>>>>
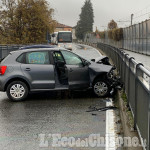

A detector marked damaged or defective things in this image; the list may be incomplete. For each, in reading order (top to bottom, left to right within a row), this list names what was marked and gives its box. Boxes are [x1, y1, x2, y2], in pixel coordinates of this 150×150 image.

crashed car [0, 47, 122, 101]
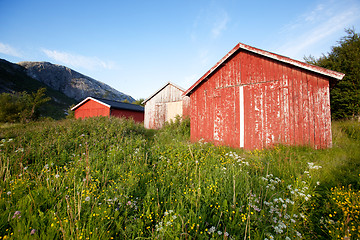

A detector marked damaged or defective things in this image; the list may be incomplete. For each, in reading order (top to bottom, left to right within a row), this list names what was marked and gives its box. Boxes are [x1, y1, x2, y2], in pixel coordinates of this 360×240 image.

peeling red paint [184, 42, 344, 149]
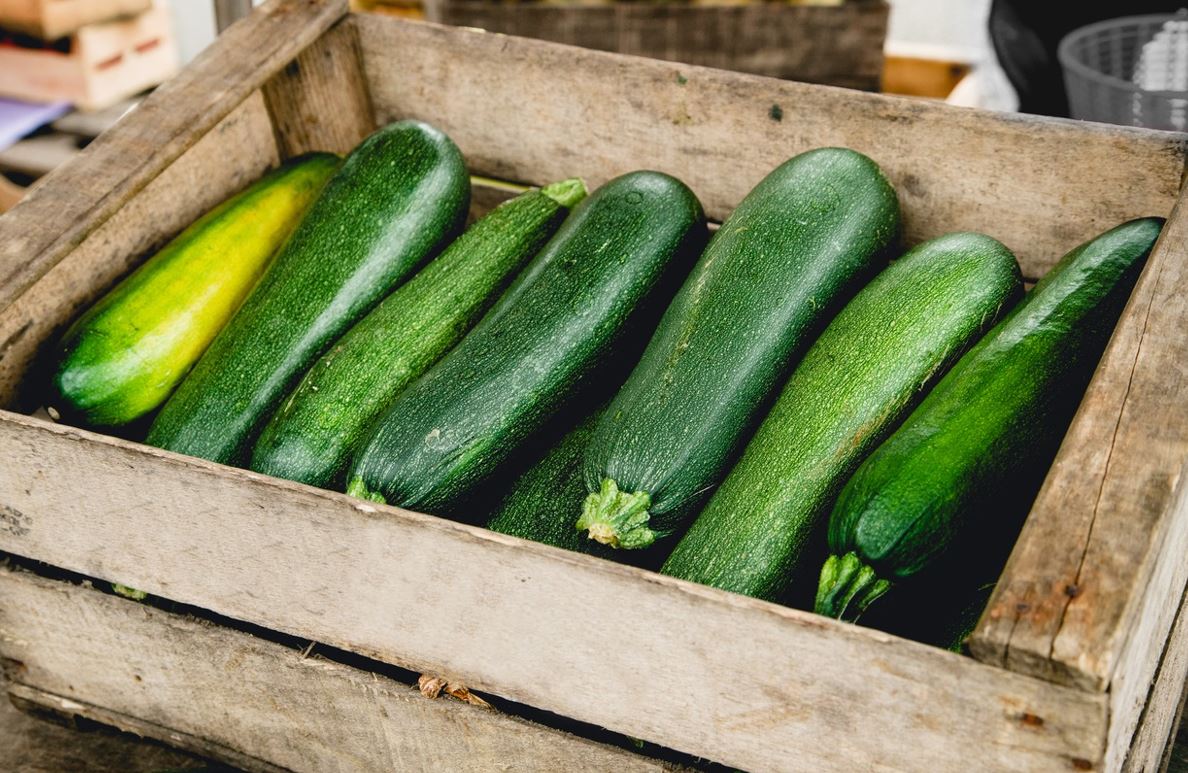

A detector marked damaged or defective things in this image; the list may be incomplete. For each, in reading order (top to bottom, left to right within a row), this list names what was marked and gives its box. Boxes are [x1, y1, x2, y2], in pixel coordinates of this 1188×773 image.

splintered wood edge [0, 0, 346, 313]
splintered wood edge [2, 567, 670, 773]
splintered wood edge [0, 413, 1107, 773]
splintered wood edge [969, 189, 1188, 693]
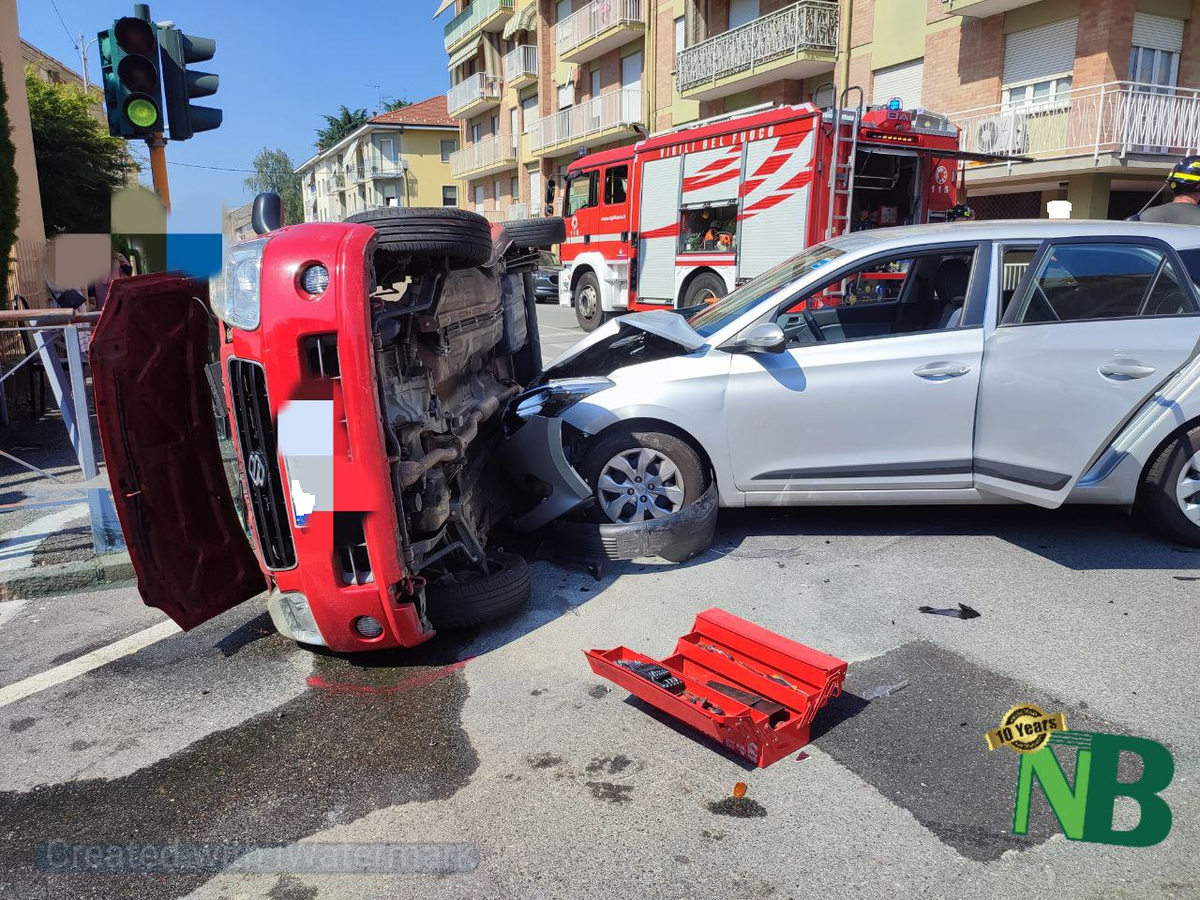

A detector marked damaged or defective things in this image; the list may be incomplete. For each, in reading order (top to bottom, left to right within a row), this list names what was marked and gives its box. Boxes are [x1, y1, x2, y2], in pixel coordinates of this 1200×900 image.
<<<<
◆ Required work:
Swap "damaged or defective" for "broken or faulty" throughout all of the records above and give them back with nothing else changed. Leave the pictures out.

◆ Written response:
A detector marked broken or faulty things in this image; the list may be incomplete. For each, in reading order (top to bottom, left to right within a row), this list names what was marked and gives its box. Boxes are [x1, y1, x2, y2], in pixel coordinates of this 150×150 image.

crashed car [0, 47, 122, 101]

A detector marked broken or faulty things in this image; the list may be incomplete. For each, in reading order (top to bottom, left to right within a row), this list names what was marked and gives its box. Boxes are [x1, y1, x2, y2], in pixel coordinates of this 360×240 image.

peeling red paint [184, 42, 344, 149]

A detector marked broken or faulty things in this image; the list may be incomplete. For each, in reading order (top to bottom, left to right within a row), this list names what was marked and gives its box. Boxes are [x1, y1, x2, y2], in pixel coordinates of this 1188×773 image.

splintered wood edge [0, 0, 346, 313]
splintered wood edge [2, 567, 670, 773]
splintered wood edge [0, 413, 1107, 773]
splintered wood edge [969, 189, 1188, 693]

A detector marked broken or faulty things in this image; the list may be incomplete. For each, in reading order (top to bottom, left to right within a row), this list names what was marked and gives its box. Boxes are [x1, y1, x2, y2], in pixel coordinates of this 1200×900 image.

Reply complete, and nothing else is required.